> [Extract provided]
------------------------------------------------

08 When and How Could an Alternative Tax be Implemented?

  • New primary legislation to establish a wholly new system of local tax could not be delivered before the Local Government elections in 2017.
  • Structures already exist to administer alternative property taxes, but transition would still incur costs and take a number of years to implement – even more so if land was to be taxed separately.
  • Establishing a locally determined income tax would be a substantial administrative task, although a system of assigning income tax revenues to Local Government, potentially by local authority area, would be much less challenging.
  • Any change will lead to some individuals paying more and some paying less. A transitional framework to avoid sudden changes to their tax bills, and allow taxpayers to adjust to new liabilities, is desirable and the cost of such an arrangement should be assessed.

8.1 Whilst the previous chapter considered how taxes might be collected in the long term, our remit requires us to consider “the costs of transition” and “potential timetables for transition, with due regard to the 2017 Local Government elections” and means that we have to consider what would be necessary to get from the present arrangements to the alternative tax systems we identify.

Legislative Changes

8.2 To be legal and enforceable, a tax must be set out in law. The present Council Tax is defined in the Local Government Finance Act 1992. However, changes to the valuation of properties, the ratios that determine how much properties in each band are charged as a proportion of Band D and the Council Tax Reduction scheme can be made by secondary legislation. Any more substantial changes would require an Act of the Scottish Parliament. Speed of parliamentary passage and complexity are not however necessarily linked – the present Council Tax Reduction scheme is set out in secondary legislation but is considerably longer than the primary legislation setting out the Council Tax itself.

------------------------------------------------

> [Material shown]
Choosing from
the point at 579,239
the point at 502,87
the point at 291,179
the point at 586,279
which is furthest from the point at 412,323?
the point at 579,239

------------------------------------------------

> [Things to do]
**1.** Please answer these questions from the local tax extract:
(a) Which Act defines the present Council Tax?
(b) What could not be delivered before the Local Government elections in 2017?
(c) Which is considerably longer: the Council Tax Reduction scheme or the primary legislation setting out the Council Tax?
**2.** Write the next part of the local tax extract, picking up after its last sentence.

> [Final results]
**1.**
(a) The Local Government Finance Act 1992.
(b) New primary legislation to establish a wholly new system of local tax.
(c) The Council Tax Reduction scheme.

**2.**
FIGURE 8.1: LAW MAKING IN SCOTLAND

Primary legislation is initially set out as draft law in a Bill. In most cases, the Scottish Government will conduct a 12-week public consultation on a proposed policy. Once the Bill has been introduced to Parliament, the lead Committee may issue a call for written evidence and take oral evidence from witnesses. Further stages provide for amendments to be proposed and the content debated, before Parliament votes on whether to pass the Bill. If passed, the Bill is submitted to Her Majesty The Queen for Royal Assent, after which it becomes an Act of the Scottish Parliament. Overall, the passage of a Bill through Parliament can take over 12 months, depending on its length and complexity. The Act will then come into force on a designated date some time thereafter.

Subordinate legislation (often called delegated or secondary legislation) is law most often made by Ministers under powers granted to them in primary legislation (for example to prescribe timing and implementation). In most cases the Scottish Government conducts a 12-week public consultation of its proposals for subordinate legislation. Parliamentary scrutiny of subordinate legislation involves fewer stages than for primary legislation and is usually conducted by Committees. This entire process can take as long as between 8-12 months, although is frequently less.

8.3 A switch to a fundamentally different local tax system would require primary legislation. There would need to be substantive consultation to inform the significant administrative effort in drafting a Bill which would be subject to full parliamentary scrutiny. Depending on the scale of the change and likely political challenge arising, this process might be expected to be achieved in perhaps two or three years, meaning that any alternative system introduced in this way could not be enacted before the Local Government elections in 2017.

8.4 This timetable may need to be extended further if the legislation for a new tax collection arrangement was dependent on the UK Parliament and Government. This would be the case for a locally determined income tax collected by HMRC, but also if the existing legal provisions for the sharing of data held by other government departments, such as HMRC or DWP, needed amendment.

8.5 Changing the basis of local taxation will have an impact on the derivation and collection of Scottish Water charges. Although not our primary concern, this secondary impact will need to be addressed.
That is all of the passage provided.